«Allah perdona tutto». Viaggio tra gli ex terroristi di Boko Haram

Sono 153 gli ex combattenti di Boko Haram che popolano un centro di riabilitazione in Niger. «Ho imparato a uccidere, ci ho preso gusto, guadagnavo bene. Volevo andare in paradiso»

Baba Gana, musulmano nigeriano di 32 anni, voleva solo ritrovare il suo camion rubato da Boko Haram. Ma quando ha incontrato nel 2014 i terroristi islamici e questi gli hanno offerto 35 mila naire a settimana, circa 82 euro, si è arroulato.
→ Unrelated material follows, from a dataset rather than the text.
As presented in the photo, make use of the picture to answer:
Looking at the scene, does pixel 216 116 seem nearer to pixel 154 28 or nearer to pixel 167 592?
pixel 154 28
La sua base si trovava su Dogon Chuku, un’isola del lago Ciad, confine naturale tra Nigeria e Niger. Al seguito del leader Abubakar Shekau «ho imparato a uccidere e ci ho preso gusto. Mi sentivo potente. Ho ucciso molte persone, altre le ho rapite. Mi divertivo con le donne. Lo facevo per la religione, poi ho capito che era un business».
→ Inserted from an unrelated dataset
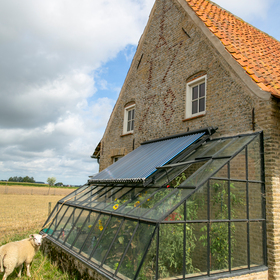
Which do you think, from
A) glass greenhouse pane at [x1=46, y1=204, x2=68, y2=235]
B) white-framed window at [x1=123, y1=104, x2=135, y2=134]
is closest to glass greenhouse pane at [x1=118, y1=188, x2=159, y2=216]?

CENTRO DI RIABILITAZIONE. Oggi Baba Gana ha abbandonato l’organizzazione terroristica e da otto mesi vive in un campo di riabilitazione per ex combattenti in Niger insieme ad altri 153 pentiti o presunti tali. «Ho imparato più a uccidere che a leggere il Corano», ha dichiarato all’inviato del Monde l’ex terrorista, che ha lasciato Boko Haram quando il governo del paese africano gli ha promesso l’amnistia per i crimini commessi e un lavoro. «Il governo deve onorare le sue promesse, insegnarci un mestiere e liberarci. Io gli ho creduto, anche se per ora non ho avuto niente in cambio».
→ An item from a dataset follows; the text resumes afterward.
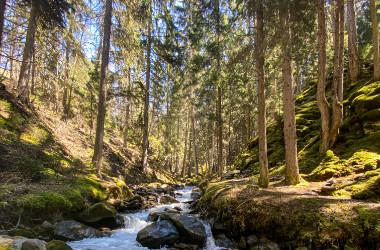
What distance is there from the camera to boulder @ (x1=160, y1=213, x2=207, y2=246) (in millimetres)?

«OTTIMA PROPOSTA». Insieme a lui, nel campo per ex terroristi, c’è anche Moustapha Abubakar, originario di un piccolo villaggio del Niger. «Gli uomini di Boko Haram andavano e venivano per reclutare combattenti. Mi hanno fatto un’ottima proposta, avevo 26 anni, e ho accettato. Tutto qui». Trasferitosi in Nigeria, pur non essendo bravo col fucile, per la sua prestanza fisica ha partecipato a diversi combattimenti contro l’esercito nigeriano e camerunense, oltre a prendere parte a un massacro come quello di Baga Kawa, nel gennaio del 2015.

ISIS PAGA MEGLIO. L’anno scorso, ha abbandonato la fazione di Shekau per unirsi a quella di Mamane Nur, appoggiata dallo Stato islamico. Qui veniva pagato di più e venne nominato comandante di una brigata composta da 50 uomini. «Potevo avere molte donne e una vittoria militare mi portava a guadagnare anche 100 mila naire (235 euro circa)», continua. «Nei rifugi non ci mancava nulla. Per comprare qualunque cosa incaricavamo i pastori peul (etnia musulmana, ndr) di commerciare per noi con i villaggi».

IL RUOLO DELL’ISLAM. Abubakar viveva bene ma doveva uccidere e la religione lo aiutava ad accettare questo compito. I jihadisti gli hanno insegnato che l’unica setta di musulmani su 73 che sarebbe andata in paradiso, secondo un famoso hadith, era proprio quella di Boko Haram. Prima di imbracciare le armi contro i nemici, inoltre, recitava sempre: «Quando muori sul campo di battaglia, vai in paradiso. Quando scappi, vai all’inferno». La promessa del paradiso è un elemento non trascurabile, ma fondamentale per convincere i giovani musulmani a unirsi alla causa: «Prima mi guadagnavo bene da vivere vendendo in città quello che pescavo sul lago», racconta Modou Kou, ex combattente di 27 anni. «Ma ero stanco della mia vita. Volevo morire per Dio e Boko Haram rappresentava il cammino più breve per andare in paradiso».

VERI PENTITI? Oggi Abubakar si dice pentito: «Quando ho visto i campi di sfollati ho compreso tutto il male che avevo fatto e sono scoppiato a piangere», giura, pensando alle 20 mila persone che Boko Haram ha ucciso dal 2009 e agli oltre 2,6 milioni di sfollati creati attraverso la distruzione di villaggi e città. Ma la maggior parte degli inquilini del campo di riabilitazione non sono affatto dispiaciuti: «Allah perdona tutto», si limitano a dire, segno che la rieducazione avrà bisogno di molto tempo e molti sforzi prima di fare effetto.